Monday, October 21, 2019

The Positives and Negatives of Expletives and Distraction



I have a foul mouth. Along with avoiding cheese and keeping my calorie intake under 2,000, it’s a daily struggle to keep the F word from slipping past my lips. For example, I had just cleaned up the family room and went to make myself a cup of tea in the Keurig, when I heard the gawd-awful sound of Legos clattering onto the freshly swept hardwood. I collapsed dramatically on the kitchen counter and facedown, screamed into the Formica abyss, “ARE YOU F%#$-ING KIDDING ME?!”
See? It’s a struggle. You must sympathize with me over the Legos. But here’s the thing: maybe it’s not that big of a deal. The swearing, I mean. You don’t have to worry about clapping your hands over your children’s ears, I can read a room. While at times I find it to be completely vulgar, inappropriate, and unnecessary, at other times, depending on the situation, a carefully curated curse word can evoke hilarious and completely relatable reactions from friends, family and bystanders. But most importantly, when needing to release some pent up emotional steam, it is oh-so-satisfying.
Contemplating the whys and wherefores of my penchant for uttering obscenities led me to think about other negative aspects of my persona.
I’ve been a card-carrying member of the ADD (Attention Deficit Disorder) club since 5th grade. I used to take medication for it when I was in school. But I’ve learned to deal with it as an adult, I guess. I get easily distracted and it’s very hard for me to stay on task sometimes. And, if I’m not super interested in a subject, my ability to zone-out mid-conversation is prize-winning. I suppose it could be considered just a quirky personality trait.
The only time I was truly embarrassed about my ADD was in 8th grade. It was during band class, and I was frolicking about in my own little world when I should have been paying attention. Suddenly, our band director’s voice pierced through the fog, “ELLEN, DID YOU TAKE YOUR MEDICINE TODAY?!” I was so humiliated. I remember shooting my best friend a desperate look. I was half embarrassed and half terror-stricken that if my mother heard about this, she would literally rip my band director limb from limb. I didn’t tell my mom until adulthood. Her response was pretty much what I had expected. I did have to remind her that the band director in question wasn’t employed at that school anymore, and I didn’t know her forwarding address. And no, she couldn’t be fired for something that occurred in 2002.
No one talks about the positives of having ADD. I’m creative. Ideas come to me in a flash. I can start a conversation with just about anyone. I also can completely zone out when my husband watches wrestling or football and, choosing instead to read a complete novel. No interest = nonexistent when it comes to ADD.
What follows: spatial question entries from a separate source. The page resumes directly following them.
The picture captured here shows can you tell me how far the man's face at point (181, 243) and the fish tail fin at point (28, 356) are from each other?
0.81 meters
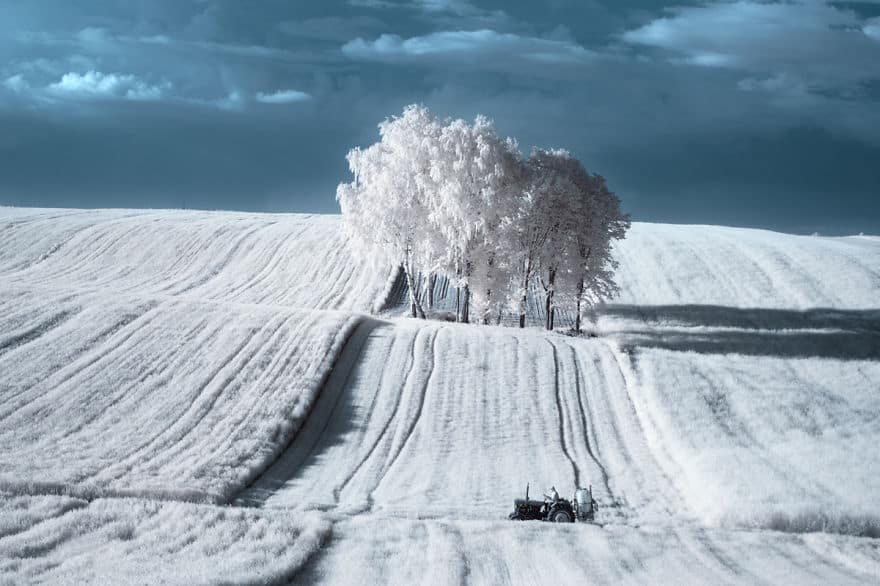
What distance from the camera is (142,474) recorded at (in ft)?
93.1

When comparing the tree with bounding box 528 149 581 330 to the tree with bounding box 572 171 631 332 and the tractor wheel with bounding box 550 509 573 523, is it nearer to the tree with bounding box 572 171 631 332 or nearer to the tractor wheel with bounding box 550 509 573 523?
the tree with bounding box 572 171 631 332

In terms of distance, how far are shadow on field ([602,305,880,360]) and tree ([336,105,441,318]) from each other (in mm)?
14826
My therapist says I need to work on oversharing. But here’s the other thing, I do keep things close to the chest. It just depends on what the subject. My political and social views are one thing I’m not too loud about. What’s the point? It just feels like screaming into the void anymore. But I have views and I have opinions. I have stomped for candidates, and I have donated my time and money to movements that I hold dear. But I don’t really share that stuff on social media. It only causes strife and pointless argument. And I’d rather share an on-point meme anyway.
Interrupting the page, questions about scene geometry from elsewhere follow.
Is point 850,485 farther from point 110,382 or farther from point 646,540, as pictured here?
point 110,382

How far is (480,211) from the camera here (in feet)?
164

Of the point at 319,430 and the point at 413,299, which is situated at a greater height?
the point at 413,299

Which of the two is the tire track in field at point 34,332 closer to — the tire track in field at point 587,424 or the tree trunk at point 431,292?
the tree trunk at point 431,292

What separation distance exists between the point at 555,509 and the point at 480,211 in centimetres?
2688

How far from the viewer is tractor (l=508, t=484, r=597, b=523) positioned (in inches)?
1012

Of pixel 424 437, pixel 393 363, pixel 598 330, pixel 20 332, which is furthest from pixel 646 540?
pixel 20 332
I feel there are positive aspects to almost everything. I worry that I’m being too loud or overcompensating with humor. But I also could be breaking some invisible wall of tension for someone. I zone out to a clinical degree. On the up side, perhaps I’ll miss someone saying something offensive that would make me fume and obsess and stick with me for days? I swear too much. This could also be read as I speak with passion. I might make someone laugh. See? Silver linings.
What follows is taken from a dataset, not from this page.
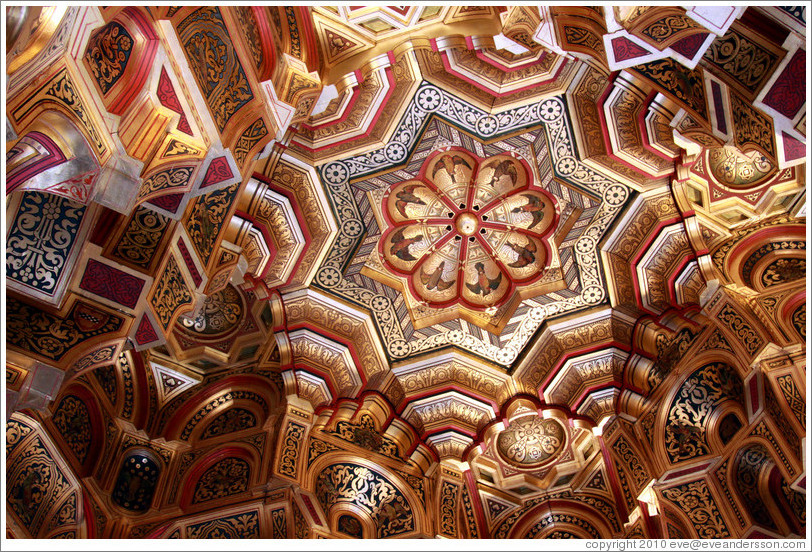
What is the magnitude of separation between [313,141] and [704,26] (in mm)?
4412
Sometimes I feel like I’m performing. When meeting new people, I often overcompensate with humor and self-deprecation. It is impossible for me to be act coy or act stoic upon first introductions. Instead, I perform like I’m auditioning for SNL or filling in for Ellen (the famous one) on her day off. My only saving grace is that I don’t employ props. I hate props – unless you find yourself in need of a dirty joke as you’re picking out your produce, then I’m your girl. But here’s the thing, it’s automatic. I cannot help myself. When I’m completely extra during conversation, I’m just being myself. So what’s the point of giving a flying f . . . ing poop? If I make someone laugh and brighten their day, that’s awesome. If people think I’m loud and annoying? #*&! ‘em!